Stated exercise:
Extract every line starting at the line that contains "How much of a distance separates point" and ending with the final line of the data, inclusive; give only those lines, word for word.

Material for this task:
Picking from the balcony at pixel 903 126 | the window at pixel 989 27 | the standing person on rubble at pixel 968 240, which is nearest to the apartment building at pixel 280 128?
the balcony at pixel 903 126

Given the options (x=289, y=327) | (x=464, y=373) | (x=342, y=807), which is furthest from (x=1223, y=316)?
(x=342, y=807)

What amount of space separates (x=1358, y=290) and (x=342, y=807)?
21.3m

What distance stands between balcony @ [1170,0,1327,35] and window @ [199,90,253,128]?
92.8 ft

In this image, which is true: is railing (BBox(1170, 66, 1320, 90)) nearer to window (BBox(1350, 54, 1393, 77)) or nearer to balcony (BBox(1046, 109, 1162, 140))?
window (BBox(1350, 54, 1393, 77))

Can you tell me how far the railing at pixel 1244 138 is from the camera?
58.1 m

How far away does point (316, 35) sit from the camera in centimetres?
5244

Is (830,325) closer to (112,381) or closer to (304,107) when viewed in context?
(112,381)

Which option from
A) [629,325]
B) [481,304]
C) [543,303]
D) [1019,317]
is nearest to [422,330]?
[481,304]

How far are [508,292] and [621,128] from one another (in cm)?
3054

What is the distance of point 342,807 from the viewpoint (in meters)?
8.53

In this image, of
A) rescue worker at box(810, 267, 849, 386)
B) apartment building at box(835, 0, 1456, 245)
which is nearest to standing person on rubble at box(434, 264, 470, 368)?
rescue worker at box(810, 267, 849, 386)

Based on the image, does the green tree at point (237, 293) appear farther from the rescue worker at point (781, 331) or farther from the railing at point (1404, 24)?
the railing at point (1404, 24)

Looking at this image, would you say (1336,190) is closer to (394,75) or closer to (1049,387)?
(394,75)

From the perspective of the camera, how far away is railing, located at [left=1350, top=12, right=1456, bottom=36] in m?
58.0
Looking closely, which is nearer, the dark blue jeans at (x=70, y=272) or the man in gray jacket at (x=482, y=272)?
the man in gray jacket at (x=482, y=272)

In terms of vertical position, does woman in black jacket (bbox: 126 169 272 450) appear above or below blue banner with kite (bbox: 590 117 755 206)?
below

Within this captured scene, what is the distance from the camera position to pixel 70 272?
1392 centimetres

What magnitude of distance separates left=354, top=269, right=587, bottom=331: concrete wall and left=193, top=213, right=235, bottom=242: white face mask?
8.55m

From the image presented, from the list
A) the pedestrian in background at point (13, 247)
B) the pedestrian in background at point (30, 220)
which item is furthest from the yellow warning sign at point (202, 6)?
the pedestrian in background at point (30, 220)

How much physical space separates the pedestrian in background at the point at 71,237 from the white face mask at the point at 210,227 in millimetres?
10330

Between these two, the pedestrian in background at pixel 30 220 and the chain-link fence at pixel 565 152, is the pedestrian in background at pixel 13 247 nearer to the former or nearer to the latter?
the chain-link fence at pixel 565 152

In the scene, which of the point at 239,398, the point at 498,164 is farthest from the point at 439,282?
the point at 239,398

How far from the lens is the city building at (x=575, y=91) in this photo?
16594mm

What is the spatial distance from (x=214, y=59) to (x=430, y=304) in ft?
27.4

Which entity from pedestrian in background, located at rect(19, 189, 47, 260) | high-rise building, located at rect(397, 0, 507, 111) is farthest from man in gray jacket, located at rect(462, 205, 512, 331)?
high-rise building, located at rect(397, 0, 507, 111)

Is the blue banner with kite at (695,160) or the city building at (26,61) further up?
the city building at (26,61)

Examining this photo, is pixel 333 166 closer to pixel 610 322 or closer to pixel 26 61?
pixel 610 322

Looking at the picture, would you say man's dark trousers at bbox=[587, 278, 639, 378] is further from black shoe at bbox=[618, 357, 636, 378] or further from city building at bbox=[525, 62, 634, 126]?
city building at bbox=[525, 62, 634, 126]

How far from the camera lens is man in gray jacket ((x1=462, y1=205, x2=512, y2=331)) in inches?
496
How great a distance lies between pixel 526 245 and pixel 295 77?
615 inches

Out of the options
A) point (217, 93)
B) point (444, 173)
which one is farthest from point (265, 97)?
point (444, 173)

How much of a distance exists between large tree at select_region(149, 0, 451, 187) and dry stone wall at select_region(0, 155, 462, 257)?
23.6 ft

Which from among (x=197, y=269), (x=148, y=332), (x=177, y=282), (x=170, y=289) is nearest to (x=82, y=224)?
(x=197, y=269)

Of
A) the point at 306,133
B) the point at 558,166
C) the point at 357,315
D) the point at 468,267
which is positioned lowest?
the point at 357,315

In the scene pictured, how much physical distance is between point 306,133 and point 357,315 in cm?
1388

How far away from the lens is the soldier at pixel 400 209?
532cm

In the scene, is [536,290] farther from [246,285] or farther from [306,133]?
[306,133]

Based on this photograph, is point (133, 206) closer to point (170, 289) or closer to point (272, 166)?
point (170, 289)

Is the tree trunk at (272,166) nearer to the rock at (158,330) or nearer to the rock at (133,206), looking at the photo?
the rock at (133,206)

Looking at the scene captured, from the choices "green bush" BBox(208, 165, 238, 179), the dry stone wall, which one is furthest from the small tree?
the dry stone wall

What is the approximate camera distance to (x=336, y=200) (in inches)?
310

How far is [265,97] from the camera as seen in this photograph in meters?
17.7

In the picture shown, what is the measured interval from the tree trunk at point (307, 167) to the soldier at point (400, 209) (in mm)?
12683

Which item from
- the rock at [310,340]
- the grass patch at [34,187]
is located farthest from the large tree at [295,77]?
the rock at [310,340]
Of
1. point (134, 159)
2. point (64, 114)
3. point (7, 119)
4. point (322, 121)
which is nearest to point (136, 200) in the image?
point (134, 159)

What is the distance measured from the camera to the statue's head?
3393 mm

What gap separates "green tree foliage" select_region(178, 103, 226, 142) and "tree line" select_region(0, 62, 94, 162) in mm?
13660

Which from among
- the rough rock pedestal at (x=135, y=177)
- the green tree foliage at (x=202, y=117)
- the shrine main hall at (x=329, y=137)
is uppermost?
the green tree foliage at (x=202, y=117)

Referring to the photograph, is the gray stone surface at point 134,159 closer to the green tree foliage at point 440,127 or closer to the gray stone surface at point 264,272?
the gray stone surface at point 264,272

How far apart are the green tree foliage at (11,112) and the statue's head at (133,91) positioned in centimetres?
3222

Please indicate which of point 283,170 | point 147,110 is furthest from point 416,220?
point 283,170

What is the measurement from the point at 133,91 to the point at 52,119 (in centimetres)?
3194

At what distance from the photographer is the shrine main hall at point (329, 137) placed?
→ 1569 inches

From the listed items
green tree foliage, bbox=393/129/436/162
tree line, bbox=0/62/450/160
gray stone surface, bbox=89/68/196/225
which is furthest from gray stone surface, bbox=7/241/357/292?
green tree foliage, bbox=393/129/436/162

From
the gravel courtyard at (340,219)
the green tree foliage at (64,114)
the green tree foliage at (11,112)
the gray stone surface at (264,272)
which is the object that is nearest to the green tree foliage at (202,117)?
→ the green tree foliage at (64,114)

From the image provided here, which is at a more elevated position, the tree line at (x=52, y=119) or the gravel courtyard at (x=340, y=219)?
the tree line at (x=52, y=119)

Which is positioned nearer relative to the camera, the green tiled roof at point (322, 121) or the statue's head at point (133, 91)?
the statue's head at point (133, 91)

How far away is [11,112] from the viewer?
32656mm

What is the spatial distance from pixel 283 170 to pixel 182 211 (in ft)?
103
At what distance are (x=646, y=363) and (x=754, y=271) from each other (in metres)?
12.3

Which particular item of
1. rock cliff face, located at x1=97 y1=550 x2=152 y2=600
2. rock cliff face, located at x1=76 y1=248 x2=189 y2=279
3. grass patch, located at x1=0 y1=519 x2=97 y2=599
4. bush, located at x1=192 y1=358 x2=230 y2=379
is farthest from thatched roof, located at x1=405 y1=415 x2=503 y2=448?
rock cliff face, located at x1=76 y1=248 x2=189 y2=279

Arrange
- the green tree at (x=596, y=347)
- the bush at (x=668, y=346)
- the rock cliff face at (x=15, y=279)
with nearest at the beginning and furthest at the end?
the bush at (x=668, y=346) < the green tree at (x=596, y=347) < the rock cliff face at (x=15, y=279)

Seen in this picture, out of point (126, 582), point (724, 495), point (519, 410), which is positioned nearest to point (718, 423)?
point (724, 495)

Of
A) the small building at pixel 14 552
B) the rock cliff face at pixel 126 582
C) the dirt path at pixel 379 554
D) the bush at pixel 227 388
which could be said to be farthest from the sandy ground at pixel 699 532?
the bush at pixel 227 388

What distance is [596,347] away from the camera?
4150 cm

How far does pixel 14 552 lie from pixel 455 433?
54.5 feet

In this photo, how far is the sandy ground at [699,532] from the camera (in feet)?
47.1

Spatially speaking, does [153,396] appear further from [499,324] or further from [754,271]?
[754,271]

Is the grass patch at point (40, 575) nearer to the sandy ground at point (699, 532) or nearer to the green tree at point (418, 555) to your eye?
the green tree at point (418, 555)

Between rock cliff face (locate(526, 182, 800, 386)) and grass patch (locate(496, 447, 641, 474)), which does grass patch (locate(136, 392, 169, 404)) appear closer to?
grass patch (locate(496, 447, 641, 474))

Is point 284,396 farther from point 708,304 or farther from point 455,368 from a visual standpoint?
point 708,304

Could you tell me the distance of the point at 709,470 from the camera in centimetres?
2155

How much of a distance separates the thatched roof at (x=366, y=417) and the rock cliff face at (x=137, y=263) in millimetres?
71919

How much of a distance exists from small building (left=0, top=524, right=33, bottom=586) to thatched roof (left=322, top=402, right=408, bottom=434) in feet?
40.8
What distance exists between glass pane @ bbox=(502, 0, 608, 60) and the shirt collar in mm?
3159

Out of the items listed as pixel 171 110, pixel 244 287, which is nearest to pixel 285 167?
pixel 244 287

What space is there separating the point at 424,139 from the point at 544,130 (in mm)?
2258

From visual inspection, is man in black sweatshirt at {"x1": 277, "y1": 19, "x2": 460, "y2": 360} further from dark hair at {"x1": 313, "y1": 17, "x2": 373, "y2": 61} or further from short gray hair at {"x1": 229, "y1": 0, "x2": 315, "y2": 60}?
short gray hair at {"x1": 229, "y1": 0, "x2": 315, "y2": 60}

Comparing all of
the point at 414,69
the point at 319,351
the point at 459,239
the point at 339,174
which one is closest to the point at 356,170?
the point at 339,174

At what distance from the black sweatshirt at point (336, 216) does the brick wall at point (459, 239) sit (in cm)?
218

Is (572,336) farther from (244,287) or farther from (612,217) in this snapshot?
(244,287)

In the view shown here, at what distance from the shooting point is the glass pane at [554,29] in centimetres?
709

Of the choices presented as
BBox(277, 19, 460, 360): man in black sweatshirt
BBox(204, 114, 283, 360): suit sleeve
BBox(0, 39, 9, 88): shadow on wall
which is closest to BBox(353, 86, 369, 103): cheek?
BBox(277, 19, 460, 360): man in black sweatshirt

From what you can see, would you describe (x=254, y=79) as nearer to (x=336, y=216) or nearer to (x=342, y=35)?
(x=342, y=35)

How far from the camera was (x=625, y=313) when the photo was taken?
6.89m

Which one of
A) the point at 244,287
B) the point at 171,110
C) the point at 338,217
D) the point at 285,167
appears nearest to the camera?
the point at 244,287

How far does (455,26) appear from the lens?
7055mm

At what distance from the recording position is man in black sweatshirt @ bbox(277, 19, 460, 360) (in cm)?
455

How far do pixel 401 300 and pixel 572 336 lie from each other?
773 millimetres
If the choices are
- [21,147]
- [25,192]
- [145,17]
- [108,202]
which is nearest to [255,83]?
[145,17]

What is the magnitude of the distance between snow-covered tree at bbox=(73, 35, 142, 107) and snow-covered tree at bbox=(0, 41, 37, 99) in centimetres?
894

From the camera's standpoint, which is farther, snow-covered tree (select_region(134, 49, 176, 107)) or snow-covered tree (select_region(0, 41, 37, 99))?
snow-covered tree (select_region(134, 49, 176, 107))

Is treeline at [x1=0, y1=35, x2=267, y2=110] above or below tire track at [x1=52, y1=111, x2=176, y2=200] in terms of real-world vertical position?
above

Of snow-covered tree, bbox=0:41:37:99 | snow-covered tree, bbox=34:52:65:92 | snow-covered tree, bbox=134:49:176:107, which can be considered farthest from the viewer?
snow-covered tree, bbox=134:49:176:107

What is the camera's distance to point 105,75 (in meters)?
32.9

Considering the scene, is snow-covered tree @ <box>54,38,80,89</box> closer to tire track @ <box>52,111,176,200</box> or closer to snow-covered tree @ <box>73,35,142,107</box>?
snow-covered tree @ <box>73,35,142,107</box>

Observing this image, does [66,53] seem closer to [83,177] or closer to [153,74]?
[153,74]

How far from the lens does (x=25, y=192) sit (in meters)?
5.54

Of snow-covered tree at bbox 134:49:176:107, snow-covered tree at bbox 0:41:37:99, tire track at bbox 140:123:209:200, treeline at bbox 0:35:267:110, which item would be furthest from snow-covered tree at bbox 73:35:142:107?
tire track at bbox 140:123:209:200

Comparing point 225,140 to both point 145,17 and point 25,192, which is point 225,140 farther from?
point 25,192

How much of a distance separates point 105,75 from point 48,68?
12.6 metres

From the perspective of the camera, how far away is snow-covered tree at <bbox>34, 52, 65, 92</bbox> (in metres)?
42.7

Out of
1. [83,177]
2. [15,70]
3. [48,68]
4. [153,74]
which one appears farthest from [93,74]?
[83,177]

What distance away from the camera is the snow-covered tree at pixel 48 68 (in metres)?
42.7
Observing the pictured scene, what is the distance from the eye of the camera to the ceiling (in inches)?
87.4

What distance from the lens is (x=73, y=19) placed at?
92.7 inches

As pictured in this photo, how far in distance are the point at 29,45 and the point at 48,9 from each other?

Worked answer:
How much of a distance separates point 105,75 from point 48,68?
12.6 metres

From the perspective of the camera, how far away is snow-covered tree at <bbox>34, 52, 65, 92</bbox> (in metres)?
42.7

Out of
1. [83,177]
2. [15,70]
3. [48,68]
4. [153,74]
which one appears farthest from [93,74]?
[83,177]

What distance away from the camera is the snow-covered tree at pixel 48 68 (in metres)?
42.7
Observing the pictured scene, what is the distance from the eye of the camera to the ceiling (in inches)?
87.4

What distance from the lens is (x=73, y=19) placed at?
92.7 inches

As pictured in this photo, how far in distance are the point at 29,45 and the point at 48,9 from each other?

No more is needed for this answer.